07 août 2015

Phases

Dessin de Trisha Brown

Si « toréer » est un art, cet art-là est des plus singuliers. Il n’en résulte aucun objet comme la peinture, la photo ou la sculpture, ni une  trace qui aide à la reproduction, comme une partition musicale ou les symboles chorégraphiques, ni un support à l’actualisation de l’œuvre, comme le film ou le livre. Certes, il existe des musiques non écrites, des danses non chorégraphiées, des œuvres graphiques non fixées sur un support… mais rien n’empêcherait qu’elles le soient, à priori ou à postériori. Mais si le toreo s’apparente à ces arts de l’improvisation, de l’éphémère, il a sa particularité qui l’éloigne de ces arts de l’instant.

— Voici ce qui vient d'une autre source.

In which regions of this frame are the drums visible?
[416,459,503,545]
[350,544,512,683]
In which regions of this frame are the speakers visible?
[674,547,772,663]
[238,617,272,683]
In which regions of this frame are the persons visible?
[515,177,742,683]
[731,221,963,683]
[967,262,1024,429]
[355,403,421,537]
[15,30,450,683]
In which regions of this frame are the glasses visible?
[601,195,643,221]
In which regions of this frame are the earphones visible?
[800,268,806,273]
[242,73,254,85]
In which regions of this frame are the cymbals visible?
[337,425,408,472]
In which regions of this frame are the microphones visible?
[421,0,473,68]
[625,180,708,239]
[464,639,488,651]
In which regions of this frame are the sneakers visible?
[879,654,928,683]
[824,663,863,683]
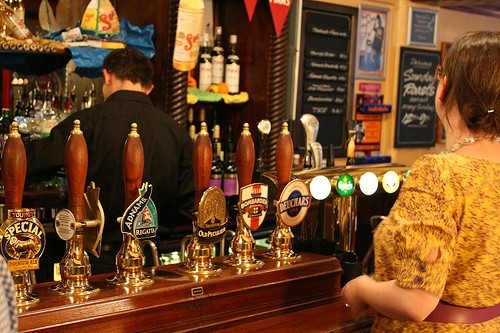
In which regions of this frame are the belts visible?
[424,301,500,324]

Le toreo est un processus. Un processus vers une idée, une notion, une image conçue et non décrite, informelle et interne, probablement collective. Une modification, une transformation ou transmutation. Une pédagogie. 20 minutes pour changer une bête innocente et violente en une créature coupable et soumise. 10 minutes pour conquérir le droit de la mettre à mort. Ce processus se fragmente en séquences indépendantes et interactives, où le geste technique rendu efficient par son esthétique et esthétique par son efficience, acquiert, par la volonté du torero,  une charge émotive d’ordre artistique et indirectement éthique.

                                            Anne Teresa de Keersmaeker -Fase-

Ce processus, par définition, est constitué d’un enchaînement d’actions-conséquences dont la pertinence et la qualité sont systématiquement remises en cause par l’action et les séquences suivantes. C’est un phénomène à jugement rétroactif. Une passe est bonne si la passe suivante est bonne ou peut être bonne. Il en est de même pour les séries de passes. Il en est de même pour l’enchaînement des tercios.


                 Alfred Eisenstaedt - Enfants au spectacle de marionnettes - Paris 1963 

Le toreo est un art dans le futur. Non de la chose faite, non de la chose en train de se faire, mais de la chose qui va se faire. Il est un art de l’angoisse. Bien sûr de l’angoisse de l’accident, (mais cela ne lui est pas propre) mais surtout de l’angoisse des choix, l’angoisse de leurs conséquences, de la bonne réalisation du geste suivant, de la solitude en face de deux sources d’exigences : le toro et le public. « Comment va-t-il réagir ? Comment vont-ils réagir ? ». L’art du « pourvu que.. », tant pour le torero que pour le spectateur, pendant le déroulement de la corrida, mais aussi pendant toute une vie d’aficionado ou de torero. Prier.



On comprend donc l’addiction des taurins pour la fixité des images, des photos, des objets, des reliques, des souvenirs. Art rétrospectif et prospectif à la fois, le toreo est sans cesse en décalage avec le moment présent


William Eggleston

Il est aussi un art du regret, par voie de conséquence.
La tranquillité n’est décidément pas un état d’âme de taurin.